WASHINGTON The Consumer Financial Protection Bureau has reached a $10 million settlement with payday lender ACE Cash Express over allegations that it used illegal debt collection practices.
The settlement filed Thursday alleges ACE Cash essentially used threats against delinquent borrowers to compel them into taking out more payday loans, resulting in consumers falling into "debt traps." ACE has agreed to pay $5 million in refunds to affected consumers, and a $5 million penalty for the violations, without admitting wrongdoing.
"ACE used false threats, intimidation, and harassing calls to bully payday borrowers into a cycle of debt," said CFPB Director Richard Cordray in a press release. "This culture of coercion drained millions of dollars from cash-strapped consumers who had few options to fight back. The CFPB was created to stand up for consumers and today we are taking action to put an end to this illegal, predatory behavior."

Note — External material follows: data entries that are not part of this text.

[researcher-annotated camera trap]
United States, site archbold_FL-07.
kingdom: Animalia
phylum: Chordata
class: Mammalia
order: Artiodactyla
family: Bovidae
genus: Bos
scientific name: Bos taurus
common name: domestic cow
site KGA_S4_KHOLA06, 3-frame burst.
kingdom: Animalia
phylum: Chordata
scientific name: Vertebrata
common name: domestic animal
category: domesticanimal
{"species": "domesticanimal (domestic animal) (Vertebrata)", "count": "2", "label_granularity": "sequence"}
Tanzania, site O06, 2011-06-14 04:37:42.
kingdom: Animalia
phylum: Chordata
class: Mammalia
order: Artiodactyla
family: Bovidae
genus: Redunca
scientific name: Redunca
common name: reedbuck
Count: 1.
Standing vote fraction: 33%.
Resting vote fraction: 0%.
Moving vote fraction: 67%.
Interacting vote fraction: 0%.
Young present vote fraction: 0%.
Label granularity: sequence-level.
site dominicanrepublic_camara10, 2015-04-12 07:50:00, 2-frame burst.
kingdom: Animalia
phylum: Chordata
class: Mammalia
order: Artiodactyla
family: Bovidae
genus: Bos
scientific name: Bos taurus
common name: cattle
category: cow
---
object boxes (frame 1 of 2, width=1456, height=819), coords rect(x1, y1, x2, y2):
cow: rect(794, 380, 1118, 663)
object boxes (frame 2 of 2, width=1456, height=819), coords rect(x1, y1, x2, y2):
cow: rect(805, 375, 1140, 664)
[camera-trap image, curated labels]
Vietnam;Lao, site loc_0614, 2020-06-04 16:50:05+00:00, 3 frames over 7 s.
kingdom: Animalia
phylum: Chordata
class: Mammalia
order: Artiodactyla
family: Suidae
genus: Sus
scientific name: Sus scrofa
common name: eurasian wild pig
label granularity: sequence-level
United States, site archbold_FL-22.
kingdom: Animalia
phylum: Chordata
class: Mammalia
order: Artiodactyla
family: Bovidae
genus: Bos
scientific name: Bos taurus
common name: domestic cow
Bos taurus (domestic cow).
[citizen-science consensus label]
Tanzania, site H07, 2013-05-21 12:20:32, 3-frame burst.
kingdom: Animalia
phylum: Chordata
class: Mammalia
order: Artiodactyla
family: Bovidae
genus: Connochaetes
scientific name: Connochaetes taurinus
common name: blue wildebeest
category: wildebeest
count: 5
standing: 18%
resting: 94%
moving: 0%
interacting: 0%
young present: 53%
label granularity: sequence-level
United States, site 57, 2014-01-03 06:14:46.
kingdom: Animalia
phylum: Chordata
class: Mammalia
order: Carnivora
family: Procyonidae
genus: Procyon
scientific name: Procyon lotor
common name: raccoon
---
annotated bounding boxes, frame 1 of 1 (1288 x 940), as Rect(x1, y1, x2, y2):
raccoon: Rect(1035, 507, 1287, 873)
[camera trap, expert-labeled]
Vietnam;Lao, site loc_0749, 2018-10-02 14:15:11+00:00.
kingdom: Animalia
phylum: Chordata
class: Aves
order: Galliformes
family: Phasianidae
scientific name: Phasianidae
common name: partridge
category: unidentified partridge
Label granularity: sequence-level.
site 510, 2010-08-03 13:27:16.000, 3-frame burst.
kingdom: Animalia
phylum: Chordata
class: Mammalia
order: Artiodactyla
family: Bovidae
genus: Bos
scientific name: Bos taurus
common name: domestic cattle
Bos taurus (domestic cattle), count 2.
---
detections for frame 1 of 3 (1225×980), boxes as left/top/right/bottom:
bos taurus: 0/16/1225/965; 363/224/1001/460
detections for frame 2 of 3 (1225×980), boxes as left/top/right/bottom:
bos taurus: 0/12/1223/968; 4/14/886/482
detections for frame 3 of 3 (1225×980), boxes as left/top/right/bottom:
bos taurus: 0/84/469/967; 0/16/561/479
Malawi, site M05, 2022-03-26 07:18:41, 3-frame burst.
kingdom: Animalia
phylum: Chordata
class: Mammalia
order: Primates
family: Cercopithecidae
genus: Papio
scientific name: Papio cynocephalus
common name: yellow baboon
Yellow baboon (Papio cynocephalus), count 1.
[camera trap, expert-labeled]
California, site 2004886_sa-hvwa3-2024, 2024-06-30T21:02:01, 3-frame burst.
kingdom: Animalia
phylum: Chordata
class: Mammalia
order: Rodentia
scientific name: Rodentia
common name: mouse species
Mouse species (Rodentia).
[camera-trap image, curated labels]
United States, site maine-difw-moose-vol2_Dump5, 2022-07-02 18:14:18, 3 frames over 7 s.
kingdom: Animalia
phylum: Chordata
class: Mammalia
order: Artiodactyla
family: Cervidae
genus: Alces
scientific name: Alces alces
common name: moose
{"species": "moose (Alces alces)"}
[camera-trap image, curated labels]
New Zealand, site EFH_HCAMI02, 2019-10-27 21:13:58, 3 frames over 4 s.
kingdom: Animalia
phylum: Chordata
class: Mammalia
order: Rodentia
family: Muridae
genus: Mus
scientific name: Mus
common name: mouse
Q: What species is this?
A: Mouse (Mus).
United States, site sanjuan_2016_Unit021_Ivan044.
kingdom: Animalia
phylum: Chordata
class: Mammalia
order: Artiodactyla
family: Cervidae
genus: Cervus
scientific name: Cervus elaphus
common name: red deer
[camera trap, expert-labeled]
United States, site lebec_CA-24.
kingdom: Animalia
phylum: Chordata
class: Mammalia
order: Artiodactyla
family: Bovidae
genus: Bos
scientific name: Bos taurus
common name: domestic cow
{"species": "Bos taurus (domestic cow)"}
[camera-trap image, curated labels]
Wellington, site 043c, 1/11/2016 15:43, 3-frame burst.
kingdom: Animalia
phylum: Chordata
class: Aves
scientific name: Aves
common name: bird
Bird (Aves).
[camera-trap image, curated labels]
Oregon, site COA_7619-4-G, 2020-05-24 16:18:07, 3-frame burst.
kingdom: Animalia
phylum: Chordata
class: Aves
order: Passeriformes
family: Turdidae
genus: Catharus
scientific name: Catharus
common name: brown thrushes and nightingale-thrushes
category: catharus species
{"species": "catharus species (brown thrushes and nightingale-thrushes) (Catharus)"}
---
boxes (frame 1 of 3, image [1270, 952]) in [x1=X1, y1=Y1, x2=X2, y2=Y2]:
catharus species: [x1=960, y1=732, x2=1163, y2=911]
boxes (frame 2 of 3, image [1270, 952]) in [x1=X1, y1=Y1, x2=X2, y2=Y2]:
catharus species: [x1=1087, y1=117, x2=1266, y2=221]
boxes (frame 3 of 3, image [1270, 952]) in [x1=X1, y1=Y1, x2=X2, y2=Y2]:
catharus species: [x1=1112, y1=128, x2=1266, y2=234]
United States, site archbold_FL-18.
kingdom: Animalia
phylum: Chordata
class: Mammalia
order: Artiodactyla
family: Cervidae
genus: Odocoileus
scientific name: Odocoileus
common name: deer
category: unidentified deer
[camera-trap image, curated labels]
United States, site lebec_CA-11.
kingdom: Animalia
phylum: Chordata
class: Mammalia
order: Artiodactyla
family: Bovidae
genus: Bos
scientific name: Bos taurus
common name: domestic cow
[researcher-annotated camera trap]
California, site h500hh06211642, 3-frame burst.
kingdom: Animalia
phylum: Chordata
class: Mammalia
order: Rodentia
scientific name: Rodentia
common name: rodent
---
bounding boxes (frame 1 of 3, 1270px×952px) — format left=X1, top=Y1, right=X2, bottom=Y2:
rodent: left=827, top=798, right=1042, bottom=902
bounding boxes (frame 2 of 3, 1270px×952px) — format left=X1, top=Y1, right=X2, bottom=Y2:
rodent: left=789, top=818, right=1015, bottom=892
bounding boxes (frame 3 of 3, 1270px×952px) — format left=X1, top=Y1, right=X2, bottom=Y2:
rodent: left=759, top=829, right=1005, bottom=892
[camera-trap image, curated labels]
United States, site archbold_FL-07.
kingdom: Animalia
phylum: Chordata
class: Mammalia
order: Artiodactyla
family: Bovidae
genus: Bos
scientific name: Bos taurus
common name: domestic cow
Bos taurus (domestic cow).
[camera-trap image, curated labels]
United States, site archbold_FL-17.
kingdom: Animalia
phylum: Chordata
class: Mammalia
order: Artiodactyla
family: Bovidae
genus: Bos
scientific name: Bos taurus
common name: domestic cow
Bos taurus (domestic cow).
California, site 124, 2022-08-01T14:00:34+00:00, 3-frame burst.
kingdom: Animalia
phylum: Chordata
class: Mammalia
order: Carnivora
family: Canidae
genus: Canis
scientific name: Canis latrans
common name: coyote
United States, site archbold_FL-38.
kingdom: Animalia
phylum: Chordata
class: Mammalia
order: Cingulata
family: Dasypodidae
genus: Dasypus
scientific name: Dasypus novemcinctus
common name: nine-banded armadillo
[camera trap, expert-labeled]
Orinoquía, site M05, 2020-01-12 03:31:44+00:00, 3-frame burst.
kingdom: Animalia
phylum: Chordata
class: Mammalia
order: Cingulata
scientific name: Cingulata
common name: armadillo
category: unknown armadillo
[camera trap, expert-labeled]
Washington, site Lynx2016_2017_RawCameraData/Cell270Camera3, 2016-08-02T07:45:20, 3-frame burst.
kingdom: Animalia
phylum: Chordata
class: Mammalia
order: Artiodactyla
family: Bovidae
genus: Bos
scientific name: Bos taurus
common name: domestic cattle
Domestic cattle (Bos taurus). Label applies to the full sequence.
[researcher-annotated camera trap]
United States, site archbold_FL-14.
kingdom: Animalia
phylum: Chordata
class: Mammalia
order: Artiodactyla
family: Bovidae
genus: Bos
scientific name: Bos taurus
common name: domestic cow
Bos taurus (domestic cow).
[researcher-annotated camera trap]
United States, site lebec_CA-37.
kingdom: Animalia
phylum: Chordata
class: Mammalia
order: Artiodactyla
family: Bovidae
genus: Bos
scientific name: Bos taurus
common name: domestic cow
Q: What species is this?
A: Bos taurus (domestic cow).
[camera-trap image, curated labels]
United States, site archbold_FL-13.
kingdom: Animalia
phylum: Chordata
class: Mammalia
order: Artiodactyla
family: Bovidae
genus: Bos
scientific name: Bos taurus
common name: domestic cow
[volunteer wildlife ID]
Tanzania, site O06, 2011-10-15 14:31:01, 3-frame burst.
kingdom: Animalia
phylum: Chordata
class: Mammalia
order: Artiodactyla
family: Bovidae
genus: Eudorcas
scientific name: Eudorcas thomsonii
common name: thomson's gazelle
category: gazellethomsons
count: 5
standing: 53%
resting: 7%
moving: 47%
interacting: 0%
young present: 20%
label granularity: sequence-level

ACE Cash Express, based in Irving, Texas, said in a separate press release that the CFPB's allegations related "exclusively to some of Ace's collection practices prior to March 2012." (The CFPB began supervising payday lenders in January 2012.)
The payday lender said it had hired Deloitte Financial Advisory Services to independently review a random sample of its collection calls in response to the CFPB's concerns.
"Deloitte's review indicated that more than 96% of ACE's calls during the review period met relevant collections standards," the company said in the release. "Over the last two years, ACE has cooperated fully with the CFPB, implementing recommended compliance changes and enhancements and responding to requests for documents and information."
The CFPB said ACE Cash Express offers payday loans, check-cashing and other financial services online as well as in 1,500 retail storefronts nationwide.